One community very much in the throes of development is already taking advantage of the trail. The Ocean Atlantic development called Covered Bridge Trails is located behind the homes of Dutch Acres and St. Jude the Apostle Catholic Church. The work being done there was out of sight until the trail started attracting riders and walkers to the area. Now those people have a front-row seat on the action.

A big part of that residential development involves the cleanup of what in the past has been known as the Hudson Pit. Preston Schell of Ocean Atlantic provided some of the environmental history of the site that was part of a permit application report.

“Prior to the late 1950s,” according to the report, “the property was believed to have been a railroad off-loading station for stone. The site was historically utilized as a borrow pit with excavated materials sold as fill material. The excavated portions of the pit were reportedly backfilled with stumps, logs, construction debris, and other inert materials. DNREC authorized disposal of oil sands generated from beach cleanups of area beaches between November 14, 1977 and December 10, 1977 on the Hudson Pit Site.”

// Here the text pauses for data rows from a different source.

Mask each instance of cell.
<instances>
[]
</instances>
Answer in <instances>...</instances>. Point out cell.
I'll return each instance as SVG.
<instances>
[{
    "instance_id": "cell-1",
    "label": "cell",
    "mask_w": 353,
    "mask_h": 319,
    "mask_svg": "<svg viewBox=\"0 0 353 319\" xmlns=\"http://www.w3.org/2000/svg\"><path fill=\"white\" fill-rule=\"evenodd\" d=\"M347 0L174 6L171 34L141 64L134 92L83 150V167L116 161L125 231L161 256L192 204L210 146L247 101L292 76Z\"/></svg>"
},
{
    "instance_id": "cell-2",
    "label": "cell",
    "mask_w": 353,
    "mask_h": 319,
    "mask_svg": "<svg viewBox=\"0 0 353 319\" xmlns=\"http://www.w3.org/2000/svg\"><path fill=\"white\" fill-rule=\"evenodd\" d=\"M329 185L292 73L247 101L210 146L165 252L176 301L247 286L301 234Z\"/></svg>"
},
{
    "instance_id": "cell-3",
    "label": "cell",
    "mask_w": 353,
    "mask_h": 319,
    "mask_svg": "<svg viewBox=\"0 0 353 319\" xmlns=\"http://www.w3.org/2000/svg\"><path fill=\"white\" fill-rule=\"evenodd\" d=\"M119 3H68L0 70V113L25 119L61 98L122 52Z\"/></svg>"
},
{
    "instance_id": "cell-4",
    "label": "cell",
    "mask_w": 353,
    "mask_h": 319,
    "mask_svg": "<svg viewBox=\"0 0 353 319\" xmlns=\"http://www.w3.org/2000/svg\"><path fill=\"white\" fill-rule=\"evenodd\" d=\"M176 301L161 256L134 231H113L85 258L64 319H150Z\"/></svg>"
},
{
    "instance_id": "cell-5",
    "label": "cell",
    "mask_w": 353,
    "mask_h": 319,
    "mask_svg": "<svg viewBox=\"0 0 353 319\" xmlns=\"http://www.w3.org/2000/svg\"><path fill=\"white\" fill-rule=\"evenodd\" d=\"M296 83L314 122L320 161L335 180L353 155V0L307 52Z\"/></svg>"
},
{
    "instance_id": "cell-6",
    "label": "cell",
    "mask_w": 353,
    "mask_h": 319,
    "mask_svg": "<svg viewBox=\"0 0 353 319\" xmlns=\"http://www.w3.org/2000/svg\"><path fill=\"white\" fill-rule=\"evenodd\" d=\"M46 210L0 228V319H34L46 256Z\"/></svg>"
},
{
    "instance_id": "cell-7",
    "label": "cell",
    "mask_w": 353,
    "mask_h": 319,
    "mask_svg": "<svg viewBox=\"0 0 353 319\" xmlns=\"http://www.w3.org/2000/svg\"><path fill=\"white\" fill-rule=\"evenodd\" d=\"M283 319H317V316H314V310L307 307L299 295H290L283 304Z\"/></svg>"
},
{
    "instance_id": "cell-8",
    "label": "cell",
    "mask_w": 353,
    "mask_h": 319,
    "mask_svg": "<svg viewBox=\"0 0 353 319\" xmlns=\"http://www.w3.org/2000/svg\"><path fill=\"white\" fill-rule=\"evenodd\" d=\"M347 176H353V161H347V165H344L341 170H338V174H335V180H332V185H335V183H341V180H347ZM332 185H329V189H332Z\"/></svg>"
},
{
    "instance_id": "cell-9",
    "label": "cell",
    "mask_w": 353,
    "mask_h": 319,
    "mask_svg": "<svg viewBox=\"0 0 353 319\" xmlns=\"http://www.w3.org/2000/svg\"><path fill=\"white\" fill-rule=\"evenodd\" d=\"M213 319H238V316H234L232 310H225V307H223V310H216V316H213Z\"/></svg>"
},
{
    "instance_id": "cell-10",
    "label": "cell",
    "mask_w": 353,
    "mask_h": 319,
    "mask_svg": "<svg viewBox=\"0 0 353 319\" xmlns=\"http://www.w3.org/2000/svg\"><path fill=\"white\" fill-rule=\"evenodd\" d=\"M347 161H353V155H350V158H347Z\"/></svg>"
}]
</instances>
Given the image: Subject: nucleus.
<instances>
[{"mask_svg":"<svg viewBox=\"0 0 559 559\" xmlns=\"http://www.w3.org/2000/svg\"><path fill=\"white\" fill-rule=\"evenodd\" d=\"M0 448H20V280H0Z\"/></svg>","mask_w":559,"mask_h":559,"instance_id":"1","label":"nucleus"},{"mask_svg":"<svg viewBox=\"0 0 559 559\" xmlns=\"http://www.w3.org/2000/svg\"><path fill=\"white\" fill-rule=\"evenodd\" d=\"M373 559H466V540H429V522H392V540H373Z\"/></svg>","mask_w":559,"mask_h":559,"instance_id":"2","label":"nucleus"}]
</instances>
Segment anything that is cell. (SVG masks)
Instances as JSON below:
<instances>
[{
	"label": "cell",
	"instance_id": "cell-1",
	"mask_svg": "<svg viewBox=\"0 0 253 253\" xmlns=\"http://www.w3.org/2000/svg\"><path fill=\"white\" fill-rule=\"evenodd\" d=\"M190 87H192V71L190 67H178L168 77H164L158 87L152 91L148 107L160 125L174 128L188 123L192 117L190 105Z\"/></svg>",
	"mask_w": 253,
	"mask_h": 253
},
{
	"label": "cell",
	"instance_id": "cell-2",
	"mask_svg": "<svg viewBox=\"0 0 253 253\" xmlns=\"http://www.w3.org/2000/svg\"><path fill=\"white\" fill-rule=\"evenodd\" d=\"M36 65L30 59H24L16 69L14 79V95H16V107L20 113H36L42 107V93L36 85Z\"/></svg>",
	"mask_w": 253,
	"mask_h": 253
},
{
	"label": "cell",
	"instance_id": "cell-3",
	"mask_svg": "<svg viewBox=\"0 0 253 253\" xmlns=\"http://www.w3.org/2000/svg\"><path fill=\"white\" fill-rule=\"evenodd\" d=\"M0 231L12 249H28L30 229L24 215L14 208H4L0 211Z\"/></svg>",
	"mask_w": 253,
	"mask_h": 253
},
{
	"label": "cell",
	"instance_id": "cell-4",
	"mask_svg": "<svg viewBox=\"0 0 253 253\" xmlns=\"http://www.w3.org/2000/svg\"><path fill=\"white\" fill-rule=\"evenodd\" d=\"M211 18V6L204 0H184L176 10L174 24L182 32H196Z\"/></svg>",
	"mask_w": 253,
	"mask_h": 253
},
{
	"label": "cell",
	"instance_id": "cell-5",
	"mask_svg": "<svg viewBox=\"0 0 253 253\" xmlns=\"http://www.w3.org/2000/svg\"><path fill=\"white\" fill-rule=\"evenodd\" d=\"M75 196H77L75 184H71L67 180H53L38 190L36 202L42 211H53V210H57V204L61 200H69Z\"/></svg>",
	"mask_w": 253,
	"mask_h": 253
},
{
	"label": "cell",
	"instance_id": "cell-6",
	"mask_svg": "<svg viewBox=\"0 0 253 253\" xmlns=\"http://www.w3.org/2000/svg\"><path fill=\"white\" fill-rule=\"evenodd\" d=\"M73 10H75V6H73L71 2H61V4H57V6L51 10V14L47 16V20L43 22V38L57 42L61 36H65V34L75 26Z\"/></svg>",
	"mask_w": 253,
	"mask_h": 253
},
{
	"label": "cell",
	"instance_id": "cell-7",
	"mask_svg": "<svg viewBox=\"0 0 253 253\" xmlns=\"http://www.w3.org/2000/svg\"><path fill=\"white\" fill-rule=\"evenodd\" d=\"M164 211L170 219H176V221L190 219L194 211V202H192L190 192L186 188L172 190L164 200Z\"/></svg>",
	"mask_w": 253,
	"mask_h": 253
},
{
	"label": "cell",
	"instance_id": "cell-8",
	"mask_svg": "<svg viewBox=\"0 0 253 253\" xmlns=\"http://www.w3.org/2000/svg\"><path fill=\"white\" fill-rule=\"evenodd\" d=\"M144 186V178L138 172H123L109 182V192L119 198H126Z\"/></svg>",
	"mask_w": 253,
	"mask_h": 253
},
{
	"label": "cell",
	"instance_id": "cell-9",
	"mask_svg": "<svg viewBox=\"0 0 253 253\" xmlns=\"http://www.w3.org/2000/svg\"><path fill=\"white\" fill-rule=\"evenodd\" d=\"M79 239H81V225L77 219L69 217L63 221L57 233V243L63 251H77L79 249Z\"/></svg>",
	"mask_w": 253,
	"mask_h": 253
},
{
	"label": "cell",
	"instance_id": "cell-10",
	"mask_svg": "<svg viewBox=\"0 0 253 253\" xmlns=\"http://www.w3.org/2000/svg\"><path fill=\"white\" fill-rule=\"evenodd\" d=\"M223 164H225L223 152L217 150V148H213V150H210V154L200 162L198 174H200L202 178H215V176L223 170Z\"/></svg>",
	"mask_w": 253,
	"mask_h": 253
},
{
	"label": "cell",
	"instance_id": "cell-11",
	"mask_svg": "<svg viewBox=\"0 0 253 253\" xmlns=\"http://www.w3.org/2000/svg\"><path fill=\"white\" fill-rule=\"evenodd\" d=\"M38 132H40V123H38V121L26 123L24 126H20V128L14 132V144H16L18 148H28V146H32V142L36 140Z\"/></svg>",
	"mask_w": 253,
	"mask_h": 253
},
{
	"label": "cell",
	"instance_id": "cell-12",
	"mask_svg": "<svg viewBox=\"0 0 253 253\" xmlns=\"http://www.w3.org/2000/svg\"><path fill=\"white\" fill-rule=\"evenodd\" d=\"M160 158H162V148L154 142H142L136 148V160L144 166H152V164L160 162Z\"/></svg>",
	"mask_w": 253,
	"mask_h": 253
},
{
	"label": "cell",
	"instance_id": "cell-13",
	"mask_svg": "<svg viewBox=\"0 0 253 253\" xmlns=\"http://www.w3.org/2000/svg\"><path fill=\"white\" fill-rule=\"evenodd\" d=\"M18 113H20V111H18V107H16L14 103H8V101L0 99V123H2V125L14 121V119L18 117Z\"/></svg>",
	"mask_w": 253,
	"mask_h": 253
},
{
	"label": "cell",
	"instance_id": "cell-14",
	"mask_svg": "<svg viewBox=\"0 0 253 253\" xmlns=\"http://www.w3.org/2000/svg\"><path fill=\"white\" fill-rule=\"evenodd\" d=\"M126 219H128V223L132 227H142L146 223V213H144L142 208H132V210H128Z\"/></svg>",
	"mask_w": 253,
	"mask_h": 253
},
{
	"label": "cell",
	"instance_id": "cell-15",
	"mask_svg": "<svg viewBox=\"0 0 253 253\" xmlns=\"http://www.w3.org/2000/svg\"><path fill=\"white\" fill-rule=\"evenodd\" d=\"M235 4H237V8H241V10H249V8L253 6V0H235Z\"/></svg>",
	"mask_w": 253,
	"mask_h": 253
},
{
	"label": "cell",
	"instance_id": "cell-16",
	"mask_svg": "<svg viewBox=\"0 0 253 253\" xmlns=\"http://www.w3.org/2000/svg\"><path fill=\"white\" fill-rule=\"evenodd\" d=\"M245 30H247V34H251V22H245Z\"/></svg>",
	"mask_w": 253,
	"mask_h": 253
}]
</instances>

I can remember a beach cleanup from about that time that involved oil that came ashore, perhaps from a vessel cleaning its bilges not far off the coast. Sandy tar balls resulted from that mess. They may have been what was moved to the Hudson Pit.

When Schell made his pitch for development of the site, cleaning up a polluted site was part of his reasoning. “We’ve cleaned up two small contaminated sites that were identified,” said Schell.

“One involved oily sands and the other showed traces of arsenic. We determined the arsenic site wasn’t even on the land we purchased. It was on adjacent property, but we worked with the property owner and cleaned it up anyway. That completed Phase One of the cleanup which has been done in close concert with state environmental officials.”

He said Phase Two of the cleanup has now started and includes removing piles of old tires, and the stumps, logs and construction debris mentioned in the environmental report.

Schell said there’s a lot of concrete rubble in there as well. “We have contracted for a concrete grinder to come in for that. We will be recycling it for roadwork in the community.”

Throughout the cleanup, Schell said required water testing has been ongoing. “We’ve had to do that even before we could put in our water features. So far there have been no problems.”

He said sitework on the property is costing two times the normal amount because of the cleanup.

The new Lewes-Georgetown Trail has been part of the community plan from the beginning, said Schell. “We see the trail and proximity to Lewes as selling points.” He said residents of Covered Bridge Trails will use a new road that enters through the community from Tulip Drive and through the covered bridge.

Commercial and construction vehicles, he said, are using an easement road that connects the community to Old Orchard Road, parallel to and between the trail and the concrete plant.